# Data extracts
════════════════════

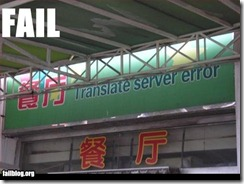 fail-owned-translation-fail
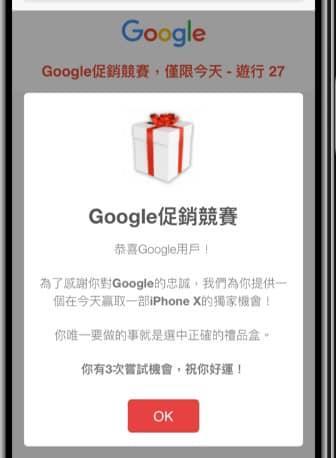 google促銷詐騙簡訊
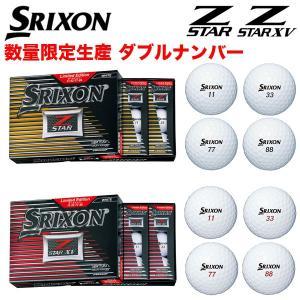 [2017年数量限定モデル] ダンロップ SRIXON スリクソン Z-STAR / Z-STAR XV Limited Edition ゴルフボール 1ダース(12球入り) arigaen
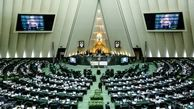 طرح افزایش تعداد نمایندگان به صحن مجلس میرود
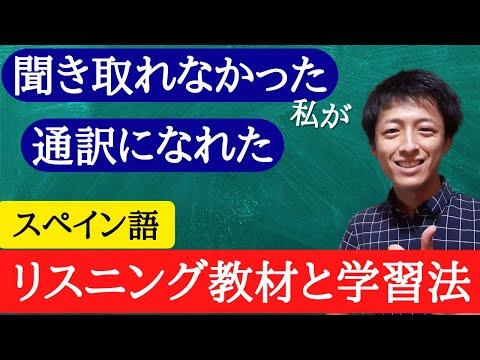 【スペイン語学習法】リスニング力UPに使える!5つのPodcastを紹介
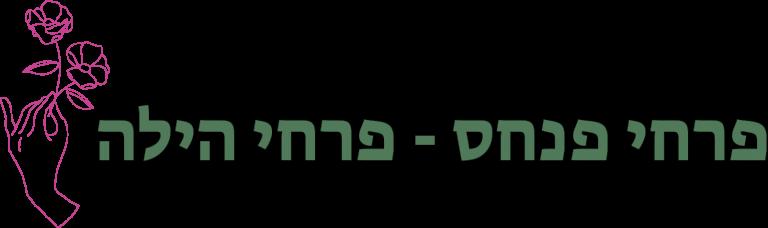 פרחי פנחס לוגו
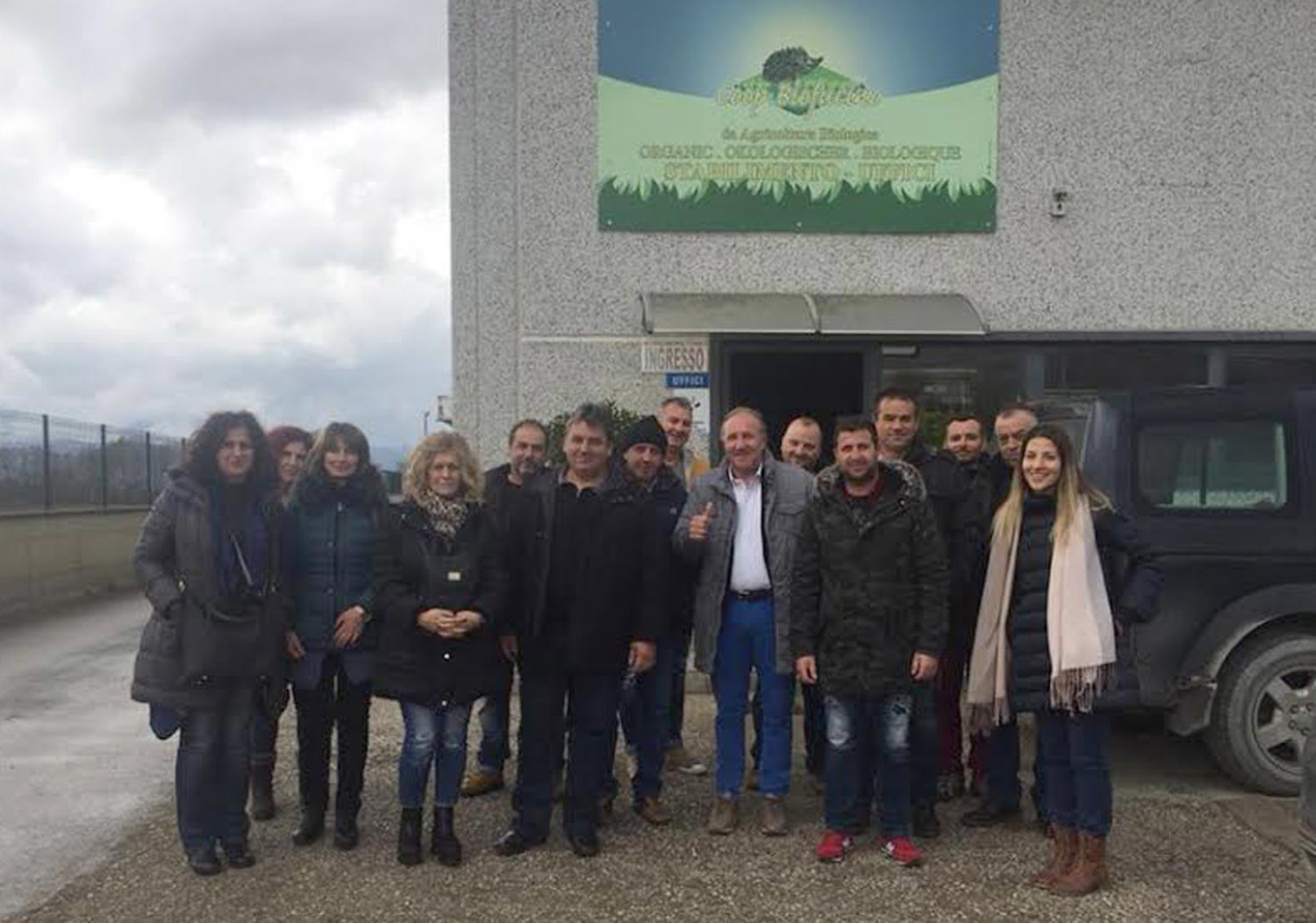 Αγροτικός Συνεταιρισμός Πυργετού-ΕRASMUS (1)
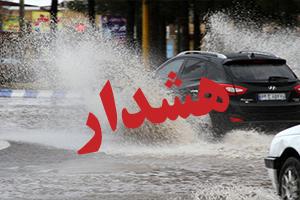 احتمال وقوع سیلاب در برخی مناطق استان فارس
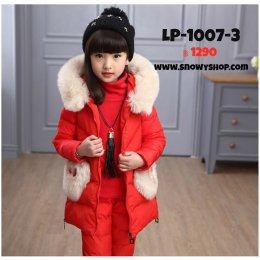 [พร้อมส่ง 140,150,160] [LP-1007-3] ชุดกันหนาวเด็กผู้หญิงสีแดง มี 3 ชิ้น( เสื้อกั๊ก เสื้อคอเต่าและกางเกง) ฮู้ดและเฟอร์ถอดได้คะ อุ่นมากๆ คะ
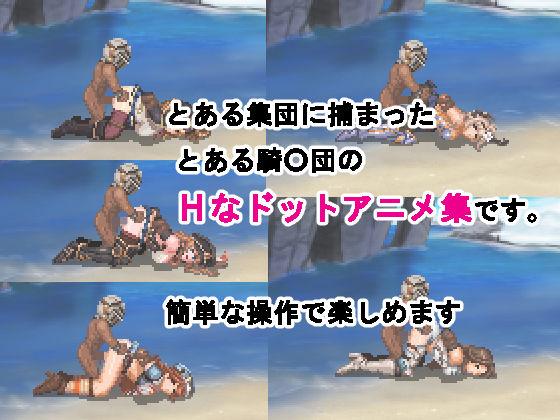 【グランブルーファンタジー 同人】おだづもっ!4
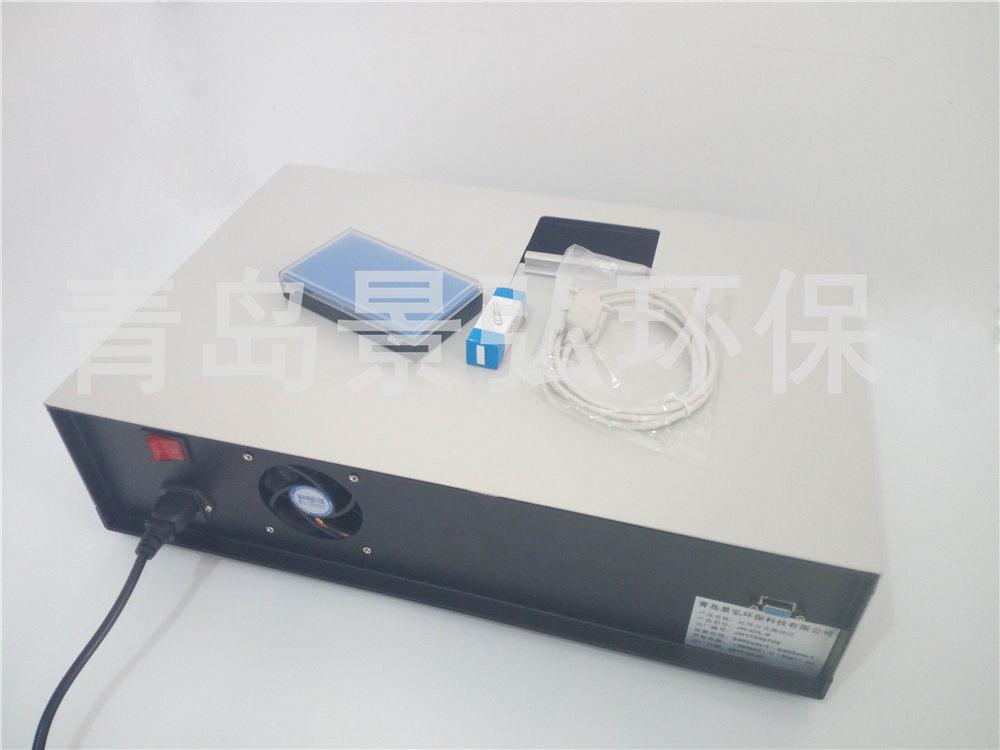 三波段红外测油仪 经济型水中油测量红外测油仪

════════════════════

# What this task involves
Output the material word for word, and keep the pictures out.

# Written solution
 fail-owned-translation-fail
 google促銷詐騙簡訊
 [2017年数量限定モデル] ダンロップ SRIXON スリクソン Z-STAR / Z-STAR XV Limited Edition ゴルフボール 1ダース(12球入り) arigaen
 طرح افزایش تعداد نمایندگان به صحن مجلس میرود
 【スペイン語学習法】リスニング力UPに使える!5つのPodcastを紹介
 פרחי פנחס לוגו
 Αγροτικός Συνεταιρισμός Πυργετού-ΕRASMUS (1)
 احتمال وقوع سیلاب در برخی مناطق استان فارس
 [พร้อมส่ง 140,150,160] [LP-1007-3] ชุดกันหนาวเด็กผู้หญิงสีแดง มี 3 ชิ้น( เสื้อกั๊ก เสื้อคอเต่าและกางเกง) ฮู้ดและเฟอร์ถอดได้คะ อุ่นมากๆ คะ
 【グランブルーファンタジー 同人】おだづもっ!4
 三波段红外测油仪 经济型水中油测量红外测油仪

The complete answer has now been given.